Every expenditure of federal funding has to comply with a complicated regime of fiscal law, especially for government contracts. This presentation, presented by Pete Dungan (materials prepared by Kenneth J. Allen), takes the fear and mystery out of this topic and explains the operation of the key fiscal laws, principles, and opinions of the Comptroller General and Attorney General in the context of government contracting. The concept of the “availability” of appropriations will be discussed in terms of the purpose of an appropriation, including the time in which the appropriation must be obligated on a contract, and the constraints of the Antideficiency Act, which defines the timing and amounts of an obligation. This Act and its requirements, prohibitions and penalties, will be thoroughly explained and illustrated with case studies of ADA violation reports submitted to Congress.
Pete Dungan brings two decades of national security and public procurement law experience to bear for his clients. As an Army veteran, Pete knows failure is not an option when clients trust him with their most important matters – when a billion dollar contract is on the line, when the government seeks to claw back hundreds of millions of dollars, and when a contractor's eligibility to continue winning government business is at risk.
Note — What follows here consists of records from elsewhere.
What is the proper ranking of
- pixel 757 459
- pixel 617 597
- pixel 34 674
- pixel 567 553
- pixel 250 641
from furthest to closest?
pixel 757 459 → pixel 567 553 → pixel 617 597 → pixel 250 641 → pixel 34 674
A litigator by training, Pete secures positive results for contractors in bid protests and contract claims against federal agencies as well as state, local, and educational (SLED) organizations. He is the veteran of more than 80 bid protests at the U.S. Government Accountability Oﬃce and the U.S. Court of Federal Claims. Pete is recognized by his peers as a leader in contract disputes, and he serves as co-chair of the American Bar Association Section of Public Law's Bid Protest Committee as well as a vice-chair of its Contract Claims and Disputes Resolution Committee.
Not only is Pete a litigator who contractors count on, he also possesses deep understanding of the industry. His broad base of experience – gathered from two decades of military service – allows him to provide unique perspectives to his clients in transactional and investigational matters. Pete has advised on some of the most important and complex mergers and acquisitions in the government services industry. And, he is an authority on matters aﬀecting contractors on the battleﬁeld, having served in Afghanistan advising a special operations task force.
Pete recently retired from the U.S. Army Reserve as a Lieutenant Colonel after over 21 years of service, most recently serving as the Deputy Chair and Adjunct Professor in the Contract and Fiscal Law Department of the Judge Advocate General’s School in Charlottesville, Virginia.